Reprinted by permission from VoxDev

The global share of employment in agriculture has been falling steadily for decades, declining from 43.4% in 1991 to 26.2% in 2019 (World Bank, ILO). However, Figure 1 shows that the movement out of agriculture seems to have paused, and even reversed, in low-income countries over the past half-decade. Given that agriculture in these countries remains especially unproductive relative to other parts of the economy (Lagakos and Waugh 2013), this pause raises concerns about a potential risk to the conveyor belt of structural transformation out of agriculture that has served as an engine of development for nearly two centuries.

Figure 1: Agricultural employment shares over time

A graph showing declining share of agricultural employment for low income, sub-Saharan Africa, and South Asia countries

This apparent interruption of long-run trends in sectoral labour shares has coincided with a stagnation of agricultural productivity growth, with real agricultural output per worker in both sub-Saharan Africa and South Asia in 2023 registering below its 2019 levels (World Bank WDI). While a few years of data on agricultural output may just be a blip, a range of recent evidence (e.g. Hultgren et al. 2025) suggests that anticipated warming in coming decades is likely to pose a major long-run risk to global agriculture.

These concerning recent trends in agricultural productivity and specialisation relate to an emerging literature that examines how climate change may slow the movement of labour out of farming. The key intuition is straightforward. In countries where agricultural productivity is low, food is relatively expensive and households must devote a large share of their income to meeting subsistence needs. That consumption has to come from somewhere, so countries with unproductive farms – and limited ability to rely on imports – tend to have high labour shares in agriculture to produce enough food to meet demand. This dynamic is at the heart of what development economists call the ‘food problem’ (Gollin et al. 2007), and it becomes more severe in a warming world with growing risks to agricultural productivity.

The food problem in a climate-stressed, low-trade world

In my recent research (Nath 2025), I formalise this mechanism in a multi-sector model of trade and sectoral specialisation. The paper begins by using global micro-data to empirically estimate the effects of exposure to extreme temperatures on productivity in different sectors, which provides information on the potential value of sectoral reallocation for adaptation. The effects on manufacturing and services are modest: in a high emissions scenario, global manufacturing productivity is projected to decline by about 1.7%, with losses of 10-14% in the hardest hit countries.

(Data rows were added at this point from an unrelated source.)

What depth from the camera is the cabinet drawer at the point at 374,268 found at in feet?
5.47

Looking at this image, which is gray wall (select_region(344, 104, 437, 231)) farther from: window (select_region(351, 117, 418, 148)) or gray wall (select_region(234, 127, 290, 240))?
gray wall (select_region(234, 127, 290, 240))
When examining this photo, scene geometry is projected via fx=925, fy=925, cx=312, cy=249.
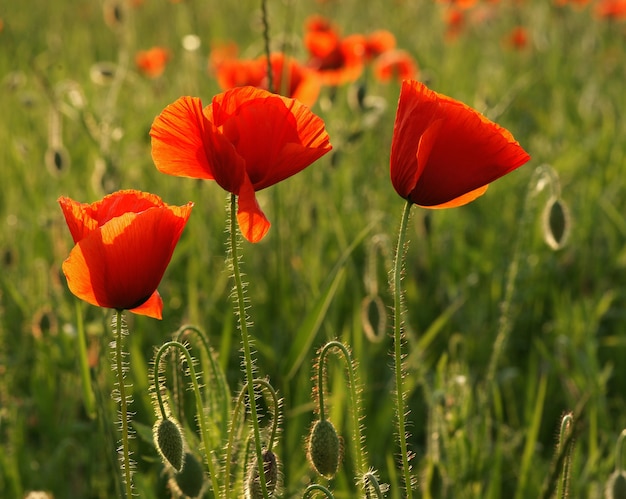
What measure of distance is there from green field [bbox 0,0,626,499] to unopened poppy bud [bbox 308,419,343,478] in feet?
0.11

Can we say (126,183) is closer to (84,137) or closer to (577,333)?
(84,137)

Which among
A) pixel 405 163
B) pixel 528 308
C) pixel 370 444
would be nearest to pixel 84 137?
pixel 528 308

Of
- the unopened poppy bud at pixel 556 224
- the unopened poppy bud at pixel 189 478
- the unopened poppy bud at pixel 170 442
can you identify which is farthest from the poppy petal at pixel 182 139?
the unopened poppy bud at pixel 556 224

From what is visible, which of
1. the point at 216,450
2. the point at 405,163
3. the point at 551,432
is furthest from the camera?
the point at 551,432

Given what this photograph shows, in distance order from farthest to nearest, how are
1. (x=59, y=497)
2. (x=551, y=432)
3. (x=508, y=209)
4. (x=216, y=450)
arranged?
(x=508, y=209) < (x=551, y=432) < (x=59, y=497) < (x=216, y=450)

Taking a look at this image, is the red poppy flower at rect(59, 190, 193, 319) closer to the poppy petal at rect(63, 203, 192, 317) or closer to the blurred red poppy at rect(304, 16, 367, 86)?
the poppy petal at rect(63, 203, 192, 317)

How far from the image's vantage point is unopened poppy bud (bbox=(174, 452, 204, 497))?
1.37 meters

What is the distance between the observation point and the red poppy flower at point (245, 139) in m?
1.13

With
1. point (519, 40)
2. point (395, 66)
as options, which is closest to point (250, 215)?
point (395, 66)

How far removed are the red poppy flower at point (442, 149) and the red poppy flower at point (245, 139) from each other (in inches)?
4.5

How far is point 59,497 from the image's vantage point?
2062 mm

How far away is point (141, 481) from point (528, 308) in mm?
1651

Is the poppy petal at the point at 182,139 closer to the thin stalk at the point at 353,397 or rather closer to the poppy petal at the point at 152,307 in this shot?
the poppy petal at the point at 152,307

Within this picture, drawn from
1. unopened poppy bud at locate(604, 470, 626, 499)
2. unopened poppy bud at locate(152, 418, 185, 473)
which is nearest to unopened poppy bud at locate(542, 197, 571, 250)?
unopened poppy bud at locate(604, 470, 626, 499)
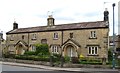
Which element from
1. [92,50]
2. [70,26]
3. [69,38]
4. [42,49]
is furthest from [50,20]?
[92,50]

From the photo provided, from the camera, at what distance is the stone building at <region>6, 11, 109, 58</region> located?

In contrast, previous work finds effects about ten times larger in agriculture, with projected losses approaching close to half of productivity in hot, low-income regions. Figure 2 shows the projected relative effects on agriculture vs. manufacturing in a high-emissions scenario considered in Nath (2025). This underscores the critical importance of sectoral specialisation for mediating climate damages – climate change is likely to be much more harmful if these economies stay specialised in the agricultural sector where damages are largest.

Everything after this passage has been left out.